▶ Excerpted records:

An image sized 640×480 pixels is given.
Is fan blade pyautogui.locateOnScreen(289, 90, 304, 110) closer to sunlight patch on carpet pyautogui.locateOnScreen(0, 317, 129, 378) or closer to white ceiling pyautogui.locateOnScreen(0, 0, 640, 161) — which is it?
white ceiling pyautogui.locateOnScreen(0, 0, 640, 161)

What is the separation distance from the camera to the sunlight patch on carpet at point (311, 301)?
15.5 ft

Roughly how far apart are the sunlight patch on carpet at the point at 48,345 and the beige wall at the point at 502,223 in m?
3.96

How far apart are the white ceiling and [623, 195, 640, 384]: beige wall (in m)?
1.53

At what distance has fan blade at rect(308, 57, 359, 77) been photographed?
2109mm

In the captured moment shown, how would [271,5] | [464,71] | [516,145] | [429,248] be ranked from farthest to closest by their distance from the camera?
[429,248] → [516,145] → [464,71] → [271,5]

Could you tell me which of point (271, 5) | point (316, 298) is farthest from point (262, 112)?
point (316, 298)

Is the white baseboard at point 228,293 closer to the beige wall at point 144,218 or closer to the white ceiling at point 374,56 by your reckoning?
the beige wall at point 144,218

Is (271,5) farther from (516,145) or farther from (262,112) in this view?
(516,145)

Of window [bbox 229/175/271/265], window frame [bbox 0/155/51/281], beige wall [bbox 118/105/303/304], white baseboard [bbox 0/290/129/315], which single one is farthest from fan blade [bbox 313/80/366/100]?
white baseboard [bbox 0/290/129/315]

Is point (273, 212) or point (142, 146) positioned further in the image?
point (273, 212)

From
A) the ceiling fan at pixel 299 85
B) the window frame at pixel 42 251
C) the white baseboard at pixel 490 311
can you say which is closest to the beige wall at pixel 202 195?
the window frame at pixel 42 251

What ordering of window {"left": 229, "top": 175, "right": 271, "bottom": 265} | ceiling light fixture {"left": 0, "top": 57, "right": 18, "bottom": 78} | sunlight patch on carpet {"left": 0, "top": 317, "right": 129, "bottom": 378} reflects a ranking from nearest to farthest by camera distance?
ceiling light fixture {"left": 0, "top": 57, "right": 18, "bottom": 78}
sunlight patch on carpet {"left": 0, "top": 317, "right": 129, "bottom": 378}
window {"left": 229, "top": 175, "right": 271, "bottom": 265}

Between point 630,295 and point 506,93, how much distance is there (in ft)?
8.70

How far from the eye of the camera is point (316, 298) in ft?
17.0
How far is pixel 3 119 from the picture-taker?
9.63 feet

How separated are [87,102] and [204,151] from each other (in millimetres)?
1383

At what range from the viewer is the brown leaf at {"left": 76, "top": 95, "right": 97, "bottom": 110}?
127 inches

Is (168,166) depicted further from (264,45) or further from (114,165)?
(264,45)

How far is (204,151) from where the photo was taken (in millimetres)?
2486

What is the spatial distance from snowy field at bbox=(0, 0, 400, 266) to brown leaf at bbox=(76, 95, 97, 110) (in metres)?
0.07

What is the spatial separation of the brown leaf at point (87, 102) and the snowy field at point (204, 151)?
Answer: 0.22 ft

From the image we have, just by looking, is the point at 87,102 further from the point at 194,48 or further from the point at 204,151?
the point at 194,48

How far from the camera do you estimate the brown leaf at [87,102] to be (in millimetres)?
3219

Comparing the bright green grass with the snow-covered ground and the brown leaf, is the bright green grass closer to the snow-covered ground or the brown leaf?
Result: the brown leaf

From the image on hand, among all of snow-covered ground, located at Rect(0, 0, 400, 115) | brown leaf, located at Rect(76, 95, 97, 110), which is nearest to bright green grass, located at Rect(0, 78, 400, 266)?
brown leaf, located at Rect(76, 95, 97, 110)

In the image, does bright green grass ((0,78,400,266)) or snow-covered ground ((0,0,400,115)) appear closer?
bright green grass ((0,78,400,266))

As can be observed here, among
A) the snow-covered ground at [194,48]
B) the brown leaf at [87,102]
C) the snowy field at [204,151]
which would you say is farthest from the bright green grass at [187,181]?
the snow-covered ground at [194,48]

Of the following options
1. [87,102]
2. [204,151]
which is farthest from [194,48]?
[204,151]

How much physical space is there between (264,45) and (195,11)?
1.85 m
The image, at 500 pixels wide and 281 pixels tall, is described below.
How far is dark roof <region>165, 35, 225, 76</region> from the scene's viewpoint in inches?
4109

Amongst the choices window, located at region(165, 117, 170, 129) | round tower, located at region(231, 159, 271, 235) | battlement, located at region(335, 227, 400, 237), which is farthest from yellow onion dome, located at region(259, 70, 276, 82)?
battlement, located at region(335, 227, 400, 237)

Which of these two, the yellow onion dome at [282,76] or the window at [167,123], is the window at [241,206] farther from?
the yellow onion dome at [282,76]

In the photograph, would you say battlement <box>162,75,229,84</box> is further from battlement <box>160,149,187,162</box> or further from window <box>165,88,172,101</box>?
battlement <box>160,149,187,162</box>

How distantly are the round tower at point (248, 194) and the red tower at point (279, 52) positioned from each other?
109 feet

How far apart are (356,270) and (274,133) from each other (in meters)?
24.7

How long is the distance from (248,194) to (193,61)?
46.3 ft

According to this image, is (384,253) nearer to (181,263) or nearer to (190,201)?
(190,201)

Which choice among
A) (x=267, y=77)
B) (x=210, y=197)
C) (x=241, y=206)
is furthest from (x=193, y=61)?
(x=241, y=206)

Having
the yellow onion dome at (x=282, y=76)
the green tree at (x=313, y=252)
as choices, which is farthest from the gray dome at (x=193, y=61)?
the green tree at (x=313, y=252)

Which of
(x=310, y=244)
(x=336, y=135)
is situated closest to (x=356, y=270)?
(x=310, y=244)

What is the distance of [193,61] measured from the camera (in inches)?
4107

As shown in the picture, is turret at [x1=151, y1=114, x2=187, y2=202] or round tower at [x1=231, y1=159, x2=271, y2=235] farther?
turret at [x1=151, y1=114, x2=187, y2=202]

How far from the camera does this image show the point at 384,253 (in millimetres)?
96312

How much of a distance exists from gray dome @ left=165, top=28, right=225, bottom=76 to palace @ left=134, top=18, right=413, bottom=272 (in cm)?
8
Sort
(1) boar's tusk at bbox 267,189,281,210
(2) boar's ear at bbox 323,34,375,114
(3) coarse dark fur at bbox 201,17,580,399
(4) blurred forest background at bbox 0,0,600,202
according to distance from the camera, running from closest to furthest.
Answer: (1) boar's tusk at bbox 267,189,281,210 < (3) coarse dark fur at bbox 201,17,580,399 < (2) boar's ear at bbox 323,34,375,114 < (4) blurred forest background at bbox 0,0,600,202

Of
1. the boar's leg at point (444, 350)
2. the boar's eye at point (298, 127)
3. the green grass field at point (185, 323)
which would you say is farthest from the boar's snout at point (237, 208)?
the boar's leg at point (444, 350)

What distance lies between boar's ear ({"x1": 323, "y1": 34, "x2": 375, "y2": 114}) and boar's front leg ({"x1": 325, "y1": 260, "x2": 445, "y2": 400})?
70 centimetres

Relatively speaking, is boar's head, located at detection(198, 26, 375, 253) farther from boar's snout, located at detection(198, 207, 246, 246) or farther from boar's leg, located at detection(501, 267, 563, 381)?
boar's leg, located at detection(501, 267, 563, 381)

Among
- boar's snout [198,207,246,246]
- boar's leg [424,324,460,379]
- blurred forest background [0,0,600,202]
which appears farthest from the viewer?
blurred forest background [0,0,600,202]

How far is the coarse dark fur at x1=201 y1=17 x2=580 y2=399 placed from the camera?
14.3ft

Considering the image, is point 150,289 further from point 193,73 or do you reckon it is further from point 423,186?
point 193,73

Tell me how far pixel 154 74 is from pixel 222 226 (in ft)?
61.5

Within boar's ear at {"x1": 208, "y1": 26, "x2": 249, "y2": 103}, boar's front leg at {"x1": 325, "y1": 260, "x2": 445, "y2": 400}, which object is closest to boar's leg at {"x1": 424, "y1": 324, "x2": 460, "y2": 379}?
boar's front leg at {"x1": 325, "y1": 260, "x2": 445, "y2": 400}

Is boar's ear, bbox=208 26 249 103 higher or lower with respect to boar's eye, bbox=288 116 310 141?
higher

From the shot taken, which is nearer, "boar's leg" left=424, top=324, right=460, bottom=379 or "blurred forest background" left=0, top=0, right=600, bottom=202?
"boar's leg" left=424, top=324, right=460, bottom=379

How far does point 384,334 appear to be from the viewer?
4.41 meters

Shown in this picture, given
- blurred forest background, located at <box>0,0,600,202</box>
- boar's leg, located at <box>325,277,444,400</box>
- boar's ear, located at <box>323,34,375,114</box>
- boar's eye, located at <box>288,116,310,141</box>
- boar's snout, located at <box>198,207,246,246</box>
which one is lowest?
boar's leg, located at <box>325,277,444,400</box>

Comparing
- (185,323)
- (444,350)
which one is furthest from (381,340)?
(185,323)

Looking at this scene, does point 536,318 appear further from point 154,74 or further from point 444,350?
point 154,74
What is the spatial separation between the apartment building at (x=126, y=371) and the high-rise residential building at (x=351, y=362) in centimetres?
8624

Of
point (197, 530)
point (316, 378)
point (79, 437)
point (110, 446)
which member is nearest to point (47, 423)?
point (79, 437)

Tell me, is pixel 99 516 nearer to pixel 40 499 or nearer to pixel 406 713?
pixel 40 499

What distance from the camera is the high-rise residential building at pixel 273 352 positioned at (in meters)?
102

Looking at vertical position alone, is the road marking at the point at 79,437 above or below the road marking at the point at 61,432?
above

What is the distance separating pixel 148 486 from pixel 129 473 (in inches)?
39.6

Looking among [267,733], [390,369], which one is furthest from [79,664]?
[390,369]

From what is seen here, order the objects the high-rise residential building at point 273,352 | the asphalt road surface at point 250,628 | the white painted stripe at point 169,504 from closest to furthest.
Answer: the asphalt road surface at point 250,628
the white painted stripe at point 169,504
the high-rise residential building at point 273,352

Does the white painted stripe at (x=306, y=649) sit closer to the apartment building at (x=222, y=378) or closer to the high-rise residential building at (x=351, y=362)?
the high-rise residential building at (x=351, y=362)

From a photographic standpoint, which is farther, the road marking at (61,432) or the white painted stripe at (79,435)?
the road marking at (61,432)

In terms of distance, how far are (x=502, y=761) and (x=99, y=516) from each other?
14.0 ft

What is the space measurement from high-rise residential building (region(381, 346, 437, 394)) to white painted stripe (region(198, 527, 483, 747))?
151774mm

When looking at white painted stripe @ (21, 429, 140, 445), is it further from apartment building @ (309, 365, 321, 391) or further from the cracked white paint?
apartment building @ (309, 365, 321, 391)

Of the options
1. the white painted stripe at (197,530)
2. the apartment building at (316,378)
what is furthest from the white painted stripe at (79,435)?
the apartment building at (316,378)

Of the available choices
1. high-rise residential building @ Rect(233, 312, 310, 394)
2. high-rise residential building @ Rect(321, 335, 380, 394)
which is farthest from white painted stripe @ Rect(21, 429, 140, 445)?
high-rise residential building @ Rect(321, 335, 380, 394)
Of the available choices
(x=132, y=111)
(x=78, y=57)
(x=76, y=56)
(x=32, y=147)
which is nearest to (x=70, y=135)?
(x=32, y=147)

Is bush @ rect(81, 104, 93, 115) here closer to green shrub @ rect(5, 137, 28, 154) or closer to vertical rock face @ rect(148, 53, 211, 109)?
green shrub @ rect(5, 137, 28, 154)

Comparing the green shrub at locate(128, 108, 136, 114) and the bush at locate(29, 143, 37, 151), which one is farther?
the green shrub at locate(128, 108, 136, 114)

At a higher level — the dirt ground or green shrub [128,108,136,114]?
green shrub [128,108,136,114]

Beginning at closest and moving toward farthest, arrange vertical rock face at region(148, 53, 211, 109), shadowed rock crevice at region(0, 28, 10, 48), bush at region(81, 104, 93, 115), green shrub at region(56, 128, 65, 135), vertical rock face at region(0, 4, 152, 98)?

▶ Required work:
Convert the lines of the records into a numbered list with blank lines omitted, starting at the line that contains "Shown in this picture, given" and ending with the line that contains "- boar's eye, located", both included.

▶ Expected output:
1. Shown in this picture, given
2. - blurred forest background, located at <box>0,0,600,202</box>
3. - boar's leg, located at <box>325,277,444,400</box>
4. - boar's ear, located at <box>323,34,375,114</box>
5. - boar's eye, located at <box>288,116,310,141</box>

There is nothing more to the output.